The school’s latrines are outdoors, which makes it difficult for children, in particular, girls, especially during the winter and at night. Pointing to the latrines, Murun explains, “Our latrines are far from the dorm. At night, when we need to go, we’re scared.”

© UNICEF Mongolia/2012/Dolan
Murun, 9, helps with her family’s herd of goats. Families in Khuvsgul region of northern Mongolia are isolated and poor. Many of them herd animals for their livelihoods, and children are expected to work.

For so many countries worldwide in which UNICEF is working, access to clean, safe water and sanitation is a challenge.
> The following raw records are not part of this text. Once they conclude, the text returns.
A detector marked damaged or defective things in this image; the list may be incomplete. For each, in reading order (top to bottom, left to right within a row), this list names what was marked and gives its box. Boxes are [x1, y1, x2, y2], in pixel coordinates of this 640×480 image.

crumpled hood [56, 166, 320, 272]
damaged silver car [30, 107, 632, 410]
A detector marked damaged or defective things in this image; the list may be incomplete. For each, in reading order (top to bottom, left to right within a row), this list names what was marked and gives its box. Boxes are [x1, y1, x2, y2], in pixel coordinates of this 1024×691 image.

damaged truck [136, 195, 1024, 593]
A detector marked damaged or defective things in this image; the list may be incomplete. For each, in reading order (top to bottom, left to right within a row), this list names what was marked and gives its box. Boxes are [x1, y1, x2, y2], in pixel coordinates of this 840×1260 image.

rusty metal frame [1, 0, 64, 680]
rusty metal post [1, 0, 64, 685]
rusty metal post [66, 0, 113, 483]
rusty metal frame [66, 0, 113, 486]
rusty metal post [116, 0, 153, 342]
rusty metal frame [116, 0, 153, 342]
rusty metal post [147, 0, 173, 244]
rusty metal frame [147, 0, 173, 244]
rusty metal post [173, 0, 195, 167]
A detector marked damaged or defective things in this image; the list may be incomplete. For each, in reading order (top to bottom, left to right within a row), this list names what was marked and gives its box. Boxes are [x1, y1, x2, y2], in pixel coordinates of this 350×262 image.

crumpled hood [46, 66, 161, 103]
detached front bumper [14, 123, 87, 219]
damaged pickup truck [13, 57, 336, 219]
This holds true in Mongolia, which presents a unique set of issues, among them, the freezing temperatures.  Schools across the country, especially in rural communities, face challenges such as unreliable sources for drinking water, poor hygiene conditions and a lack of hand-washing facilities, and insufficient shower facilities in dormitories.

Indoor toilets, outdoor latrines, inclusive education

In the next two years, UNICEF will provide Tsagaannuur’s school with indoor toilets for boys and girls, including toilet units for children with disabilities and urinals for boys. UNICEF will also provide outdoor ventilated latrines. The goal is to ensure that there are sufficient toilets, as well as showers, for all students.

UNICEF has been supporting Tsagaannuur school with teacher training, supplies and special integration programmes for children who have dropped out of school and children with disabilities. UNICEF’s non-formal education initiatives allow out-of-school children to catch up with the curriculum and be reintegrated into their classrooms. They also allow children with special needs to access basic education in a supportive, child-friendly environment so that they are not left behind and further stigmatized.

With its partners, UNICEF is also providing guidance and training to make the Tsagaannuur school a child-friendly school that provides quality education and promotes child participation, protection and inclusiveness.

Children like Murun are motivated to learn and value their education. “When I grow up,” she says, “I want to become a primary school teacher.” To make Murun’s dreams come true and unlock the potential for economic growth, we need to invest in children’s education. 

The Schools for Asia initiative is determined to do just that and provide children with the best possible start in life.